Field research, which favors detached observation to experimental intervention, spares its subjects from this hell. And yet, like our study on crows, it demonstrates its own selection bias. The data we look for—the data that resonates with the public—tends to share the following upshot: Look! They do what we do. Like us, other animals have been observed to make tools; to mourn their dead; to recognize themselves in mirrors; to paint; to apply geometrical and arithmetical rules; to deceive; to commit to one partner; and even to commit suicide. Headlines like these pop up every other week. When you read them, perhaps you feel—as I once did—a frisson of delight.
Take the research suggesting that ravens have what scientists call “theory of mind”—the ability to attribute mental states to others. That data astonished me when it was published back in 2006. I sent it to all my friends. Yet something prevented me from trusting my own wonder. The feeling seemed to expose some failure in me: a lack, that is, of the very imaginative capacity—to wit, theory of mind—I was so shocked to discover in the bird.
I claim, Darwinian that I am, to know I am an animal, another twig on the tree of life. But if I knew
this, really accepted it, I wouldn’t be surprised that other animals can think beyond themselves. I would be surprised, rather, that an ape who spent over two million years in the middle of the food chain somehow managed to conquer the earth.
Our triumph is unprecedented. No other animal, over the course of the 3.8 billion years since life began, has consolidated power as we have. Even if our dominion represents just one chapter in a longer ecological story, it is a victory of staggering proportions. After tens of thousands of years as an ordinary hominid, we managed to abolish our competitors, transform our habitat, and spread it across every continent. Now we not only control the earth, but we have also developed the nuclear capacity to destroy it many times over. How did we do this? One leading hypothesis is our ability to engage in a particular activity, the same one I am engaging in right now. I refer of course to language: the activity of speech.
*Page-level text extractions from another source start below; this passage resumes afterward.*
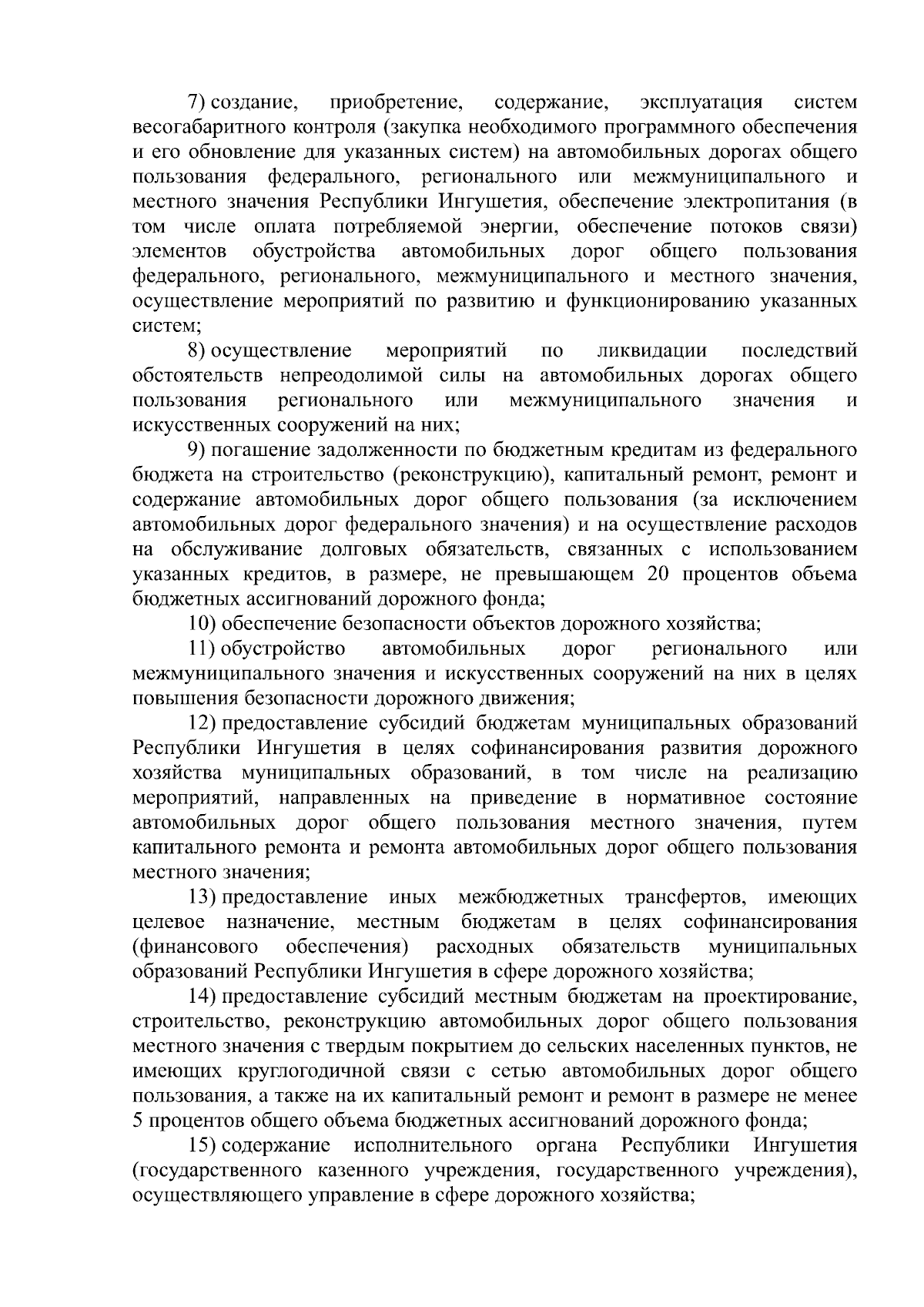 7) создание, приобретение, содержание, эксплуатация систем весогабаритного контроля (закупка необходимого программного обеспечения и его обновление для указанных систем) на автомобильных дорогах общего пользования федерального, регионального или межмуниципального и местного значения Республики Ингушетия, обеспечение электропитания (в том числе оплата потребляемой энергии, обеспечение потоков связи) элементов обустройства автомобильных дорог общего пользования федерального, регионального, межмуниципального и местного значения, осуществление мероприятий по развитию и функционированию указанных систем;

8) осуществление мероприятий по ликвидации последствий обстоятельств непреодолимой силы на автомобильных дорогах общего пользования регионального или межмуниципального значения и искусственных сооружений на них;

9) погашение задолженности по бюджетным кредитам из федерального бюджета на строительство (реконструкцию), капитальный ремонт, ремонт и содержание автомобильных дорог общего пользования (за исключением автомобильных дорог федерального значения) и на осуществление расходов на обслуживание долговых обязательств, связанных с использованием указанных кредитов, в размере, не превышающем 20 процентов объема бюджетных ассигнований дорожного фонда;

10) обеспечение безопасности объектов дорожного хозяйства;

11) обустройство автомобильных дорог регионального или межмуниципального значения и искусственных сооружений на них в целях повышения безопасности дорожного движения;

12) предоставление субсидий бюджетам муниципальных образований Республики Ингушетия в целях софинансирования развития дорожного хозяйства муниципальных образований, в том числе на реализацию мероприятий, направленных на приведение в нормативное состояние автомобильных дорог общего пользования местного значения, путем капитального ремонта и ремонта автомобильных дорог общего пользования местного значения;

13) предоставление иных межбюджетных трансфертов, имеющих целевое назначение, местным бюджетам в целях софинансирования (финансового обеспечения) расходных обязательств муниципальных образований Республики Ингушетия в сфере дорожного хозяйства;

14) предоставление субсидий местным бюджетам на проектирование, строительство, реконструкцию автомобильных дорог общего пользования местного значения с твердым покрытием до сельских населенных пунктов, не имеющих круглогодичной связи с сетью автомобильных дорог общего пользования, а также на их капитальный ремонт и ремонт в размере не менее 5 процентов общего объема бюджетных ассигнований дорожного фонда;

15) содержание исполнительного органа Республики Ингушетия (государственного казенного учреждения, государственного учреждения), осуществляющего управление в сфере дорожного хозяйства;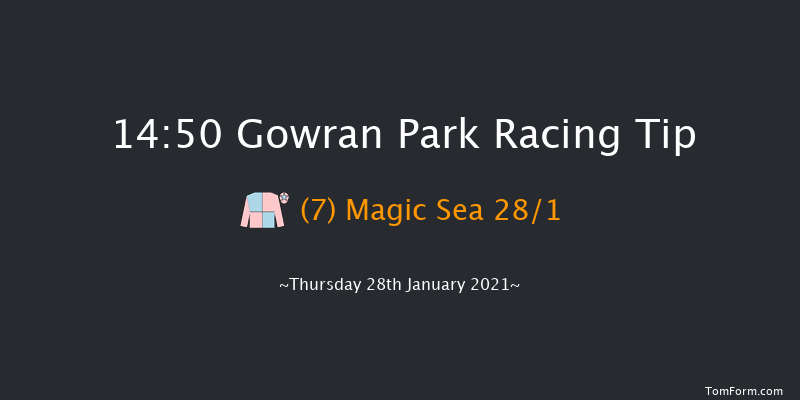 14:50 Gowran Park Racing Tip

(7) Magic Sea 28/1

~Thursday 28th January 2021~

TomForm.com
What exactly defines this activity has divided philosophers for centuries. Whatever the answer, it distinguishes the sounds coming out of my mouth right now from laughter, or music, or sobs. The Encyclopedia Britannica defines language as “a system of arbitrary vocal symbols by means of which a social group cooperates.” According to most linguists, two necessary conditions of that system are the features known as “displacement” and “syntax.” By “displacement,” linguists mean the capacity to refer to entities outside a speaker’s immediate environment. This capacity is what allows me to talk, for example, about the fall of Rome, the snow outside, and the year 2050. It is also what enables me to make sense of abstractions—such as language itself—and of entities that don’t exist.
“Syntax,” on the other hand, refers to the rules that govern vocal symbols. This feature of language is what enables the sounds coming out of my mouth to combine in such a way that they form a new signification—namely, a thought—that transcends their individual meanings. This very sentence is one such example. Syntax explains why a given verbalization can amount to more than the sum of its parts.